[start of Excerpted passage]

Anyone for Outbound Calls?
Anyone who has been following the debates about outbound
calling in the media in countries such as the US and the UK in
recent years might wonder whether there is any place for
outbound calling, especially telemarketing, in a civilised
society any more. It's as strong as that. At the heart of the
disillusionment with outbound activities lies a massive
disconnect between, on the one hand the technology for making
outbound calls and how it is being deployed by call centres,
and on the other hand, the acceptability of such calls to
consumers.
The move to do not call (DNC) lists
It should hardly be surprising in any society with
significant outbound calling volumes, that consumer pressure
should lead to the establishment of a national DNC list. It's
happened already in the UK and the US. Many other countries
where they don't already have 'opt in' systems, are now
considering them. Whether telemarketing practices are good or
bad, DNC systems make sense. For, if people don't wish their
privacy to be invaded, well that's pretty reasonable, and much
as some telemarketeers think they can sell to anyone, their
resources are best spent on consumers who at worst are benign
about receiving outbound calls.
Given the opportunity to join national DNC lists, consumers
have been doing so in droves. In the US most ABC households
are signed up and in the UK market commentators are predicting
the same within a couple of years. The upshot being that if
outbound calling is to have a future, then it will need to be
permission-based, i.e. opt-in. All of which has left many
industry pundits in these countries wondering how did things
go so wrong and what actions can be undertaken in the future
to make consumers more amenable to accepting telemarketing
calls. In particular, in those countries other than the US and
the UK who have yet to put national DNC lists in place,
marketeers will be asking themselves what things need to be
done to persuade consumers to accept calls and not join
up?
The Issue of Silent Calls
The major source of consumer disquiet on outbound calls is
the extent of silent calls among them. All codes of practice
and legislation for dialers have set limits for such calls in
the range of 3% to 5%. These limits are very small when set
against the levels of silent calls that led the US to
regulate, and which are causing UK consumers to join the UK's
national DNC, the Telephone Preference Service. For example,
in the US before regulation was introduced there, silent call
rates were running at up to several hundred per cent - i.e.
when a consumer answered his phone, only one time in two or
three would there be an agent on the line.

[end of Excerpted passage]

Parts of the exercise:
1: Answer these questions about the article on outbound calling:
(a) Which two countries are named as having already established a national DNC list?
(b) What range have codes of practice and legislation for dialers set as the limit for silent calls?
(c) What is the name of the UK's national DNC?
2: From the article on outbound calling, extract the passage starting with "The move to" and going on through "receiving outbound calls.", copied word for word.

[start of Given data]

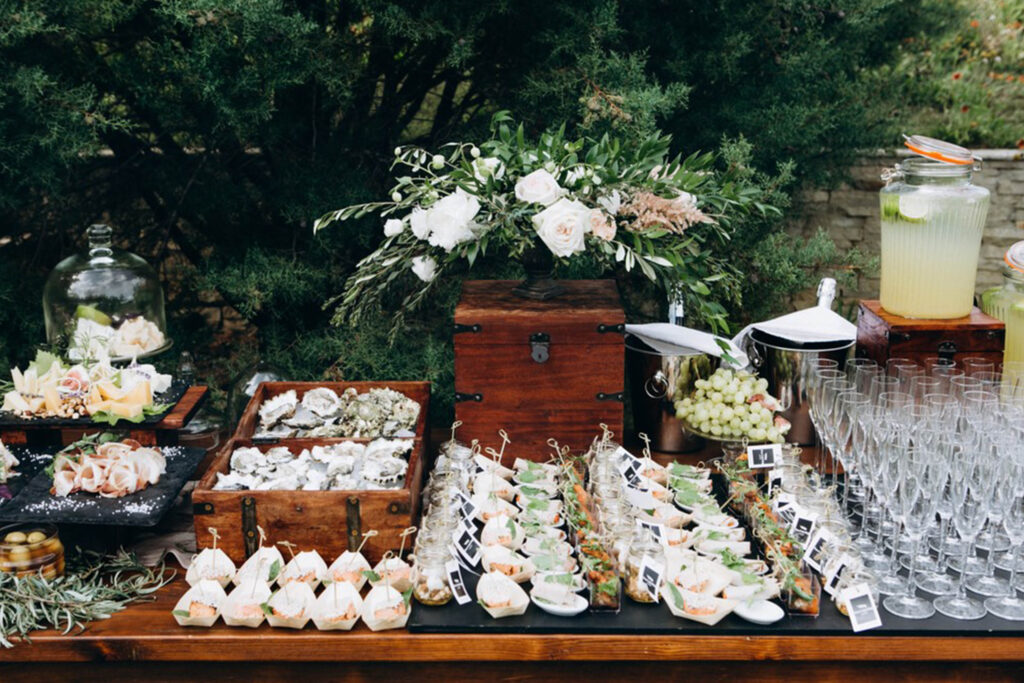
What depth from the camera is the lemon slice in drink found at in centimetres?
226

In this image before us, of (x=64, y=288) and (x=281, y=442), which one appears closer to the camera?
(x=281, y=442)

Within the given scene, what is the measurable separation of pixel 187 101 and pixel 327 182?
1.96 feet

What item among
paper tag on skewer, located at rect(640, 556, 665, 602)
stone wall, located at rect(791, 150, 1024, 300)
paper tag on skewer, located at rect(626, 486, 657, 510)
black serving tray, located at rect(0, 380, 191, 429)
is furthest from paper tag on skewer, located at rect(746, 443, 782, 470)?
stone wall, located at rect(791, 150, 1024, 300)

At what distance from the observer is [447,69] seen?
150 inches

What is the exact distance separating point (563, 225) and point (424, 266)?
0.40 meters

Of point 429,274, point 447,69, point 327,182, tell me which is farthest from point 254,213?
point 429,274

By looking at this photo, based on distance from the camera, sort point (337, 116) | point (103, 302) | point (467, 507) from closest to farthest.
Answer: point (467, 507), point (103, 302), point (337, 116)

[end of Given data]

Expected answers:
1:
(a) The UK and the US.
(b) 3% to 5%.
(c) The Telephone Preference Service.

2:
The move to do not call (DNC) lists
It should hardly be surprising in any society with
significant outbound calling volumes, that consumer pressure
should lead to the establishment of a national DNC list. It's
happened already in the UK and the US. Many other countries
where they don't already have 'opt in' systems, are now
considering them. Whether telemarketing practices are good or
bad, DNC systems make sense. For, if people don't wish their
privacy to be invaded, well that's pretty reasonable, and much
as some telemarketeers think they can sell to anyone, their
resources are best spent on consumers who at worst are benign
about receiving outbound calls.